# [Exercise requirements]
Copy every record below, exactly as written.
# START OF Supplied records
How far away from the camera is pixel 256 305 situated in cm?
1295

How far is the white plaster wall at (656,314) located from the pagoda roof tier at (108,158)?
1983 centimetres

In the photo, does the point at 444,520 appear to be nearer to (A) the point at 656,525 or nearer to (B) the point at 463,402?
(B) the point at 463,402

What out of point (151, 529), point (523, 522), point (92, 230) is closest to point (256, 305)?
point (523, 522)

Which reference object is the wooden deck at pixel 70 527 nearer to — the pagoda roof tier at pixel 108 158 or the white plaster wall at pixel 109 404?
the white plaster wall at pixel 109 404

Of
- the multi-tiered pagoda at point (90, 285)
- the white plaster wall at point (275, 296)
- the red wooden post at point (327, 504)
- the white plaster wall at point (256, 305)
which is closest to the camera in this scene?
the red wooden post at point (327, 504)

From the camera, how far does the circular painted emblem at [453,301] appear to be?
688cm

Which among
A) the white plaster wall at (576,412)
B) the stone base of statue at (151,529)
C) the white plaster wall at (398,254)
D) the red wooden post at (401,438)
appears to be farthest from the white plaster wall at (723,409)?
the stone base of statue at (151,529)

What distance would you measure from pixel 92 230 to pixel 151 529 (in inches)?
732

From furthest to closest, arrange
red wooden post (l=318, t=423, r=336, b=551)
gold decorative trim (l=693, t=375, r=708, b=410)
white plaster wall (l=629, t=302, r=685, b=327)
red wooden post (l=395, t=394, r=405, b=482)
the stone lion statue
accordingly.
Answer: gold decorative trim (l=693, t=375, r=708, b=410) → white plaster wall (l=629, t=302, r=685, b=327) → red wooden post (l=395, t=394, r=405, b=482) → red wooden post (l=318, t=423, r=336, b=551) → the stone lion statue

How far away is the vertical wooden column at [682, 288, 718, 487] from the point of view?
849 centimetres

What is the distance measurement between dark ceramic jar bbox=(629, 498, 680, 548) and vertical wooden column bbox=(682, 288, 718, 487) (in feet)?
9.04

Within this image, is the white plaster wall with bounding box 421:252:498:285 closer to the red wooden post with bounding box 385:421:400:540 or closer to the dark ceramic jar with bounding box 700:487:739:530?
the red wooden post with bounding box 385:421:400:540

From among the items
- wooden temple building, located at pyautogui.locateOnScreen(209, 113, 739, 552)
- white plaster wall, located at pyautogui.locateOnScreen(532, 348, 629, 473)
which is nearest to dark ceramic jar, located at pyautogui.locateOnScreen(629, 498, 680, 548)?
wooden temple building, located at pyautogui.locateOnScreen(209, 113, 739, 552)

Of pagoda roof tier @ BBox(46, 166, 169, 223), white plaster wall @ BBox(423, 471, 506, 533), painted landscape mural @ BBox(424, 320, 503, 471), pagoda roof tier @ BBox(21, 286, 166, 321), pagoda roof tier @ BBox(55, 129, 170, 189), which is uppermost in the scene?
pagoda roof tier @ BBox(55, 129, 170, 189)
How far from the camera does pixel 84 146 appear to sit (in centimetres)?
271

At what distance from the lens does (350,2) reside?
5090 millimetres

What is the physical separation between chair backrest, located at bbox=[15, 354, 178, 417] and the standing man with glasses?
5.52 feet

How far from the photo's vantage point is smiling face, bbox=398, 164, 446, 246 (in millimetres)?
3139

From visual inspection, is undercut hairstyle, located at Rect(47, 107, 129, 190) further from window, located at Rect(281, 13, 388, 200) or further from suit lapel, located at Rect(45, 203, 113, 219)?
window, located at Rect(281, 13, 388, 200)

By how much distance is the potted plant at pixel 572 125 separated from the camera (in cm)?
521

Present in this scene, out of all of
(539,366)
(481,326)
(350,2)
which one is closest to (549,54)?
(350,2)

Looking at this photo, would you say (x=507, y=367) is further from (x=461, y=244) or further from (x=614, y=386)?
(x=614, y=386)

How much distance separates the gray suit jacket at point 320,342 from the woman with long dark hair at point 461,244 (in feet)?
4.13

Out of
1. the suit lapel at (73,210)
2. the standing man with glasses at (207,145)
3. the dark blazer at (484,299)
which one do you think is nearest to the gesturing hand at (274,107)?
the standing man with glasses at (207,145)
# END OF Supplied records
# [Solution to this problem]
How far away from the camera is pixel 256 305 situated in cm?
1295

How far is the white plaster wall at (656,314) located from the pagoda roof tier at (108,158)?
1983 centimetres

In the photo, does the point at 444,520 appear to be nearer to (A) the point at 656,525 or nearer to (B) the point at 463,402?
(B) the point at 463,402

What out of point (151, 529), point (523, 522), point (92, 230) is closest to point (256, 305)?
point (523, 522)

Which reference object is the wooden deck at pixel 70 527 nearer to — the pagoda roof tier at pixel 108 158 or the white plaster wall at pixel 109 404?
the white plaster wall at pixel 109 404

Of
- the multi-tiered pagoda at point (90, 285)
- the white plaster wall at point (275, 296)
- the red wooden post at point (327, 504)
- the white plaster wall at point (256, 305)
which is closest to the camera in this scene?
the red wooden post at point (327, 504)

From the camera, how far does the circular painted emblem at [453,301] appear to be?
688cm

Which among
A) the white plaster wall at (576,412)
B) the stone base of statue at (151,529)
C) the white plaster wall at (398,254)
D) the red wooden post at (401,438)
appears to be farthest from the white plaster wall at (723,409)?
the stone base of statue at (151,529)

What distance would you measure from pixel 92 230 to pixel 151 529 (in inches)?
732

From furthest to closest, arrange
red wooden post (l=318, t=423, r=336, b=551)
gold decorative trim (l=693, t=375, r=708, b=410)
white plaster wall (l=629, t=302, r=685, b=327)
red wooden post (l=395, t=394, r=405, b=482)
the stone lion statue
accordingly.
Answer: gold decorative trim (l=693, t=375, r=708, b=410) → white plaster wall (l=629, t=302, r=685, b=327) → red wooden post (l=395, t=394, r=405, b=482) → red wooden post (l=318, t=423, r=336, b=551) → the stone lion statue

How far away is the vertical wooden column at [682, 288, 718, 487] from the point of view?
849 centimetres

What is the distance measurement between dark ceramic jar bbox=(629, 498, 680, 548) and vertical wooden column bbox=(682, 288, 718, 487) (in feet)?
9.04

Within this image, is the white plaster wall with bounding box 421:252:498:285 closer to the red wooden post with bounding box 385:421:400:540 or closer to the dark ceramic jar with bounding box 700:487:739:530?
the red wooden post with bounding box 385:421:400:540

From among the items
- wooden temple building, located at pyautogui.locateOnScreen(209, 113, 739, 552)
- white plaster wall, located at pyautogui.locateOnScreen(532, 348, 629, 473)
which is nearest to dark ceramic jar, located at pyautogui.locateOnScreen(629, 498, 680, 548)?
wooden temple building, located at pyautogui.locateOnScreen(209, 113, 739, 552)

Of pagoda roof tier @ BBox(46, 166, 169, 223), white plaster wall @ BBox(423, 471, 506, 533), painted landscape mural @ BBox(424, 320, 503, 471), pagoda roof tier @ BBox(21, 286, 166, 321), pagoda roof tier @ BBox(55, 129, 170, 189), which is uppermost in the scene?
pagoda roof tier @ BBox(55, 129, 170, 189)
How far from the camera does pixel 84 146 appear to sit (in centimetres)?
271

At what distance from the lens does (350,2) reside?
5090 millimetres

What is the physical separation between chair backrest, located at bbox=[15, 354, 178, 417] and the standing man with glasses?
5.52 feet

How far from the photo's vantage point is smiling face, bbox=398, 164, 446, 246 (in millimetres)?
3139

From visual inspection, is undercut hairstyle, located at Rect(47, 107, 129, 190) further from window, located at Rect(281, 13, 388, 200) or further from suit lapel, located at Rect(45, 203, 113, 219)?
window, located at Rect(281, 13, 388, 200)

By how much distance is the potted plant at pixel 572 125 separated from the camera (in cm)?
521

Present in this scene, out of all of
(539,366)
(481,326)
(350,2)
which one is closest to (549,54)?
(350,2)

Looking at this photo, would you say (x=507, y=367) is further from (x=461, y=244) or further from (x=614, y=386)?
(x=614, y=386)

How much distance separates the gray suit jacket at point 320,342 from the woman with long dark hair at point 461,244 (in feet)?
4.13

Out of
1. the suit lapel at (73,210)
2. the standing man with glasses at (207,145)
3. the dark blazer at (484,299)
which one do you think is nearest to the gesturing hand at (274,107)?
the standing man with glasses at (207,145)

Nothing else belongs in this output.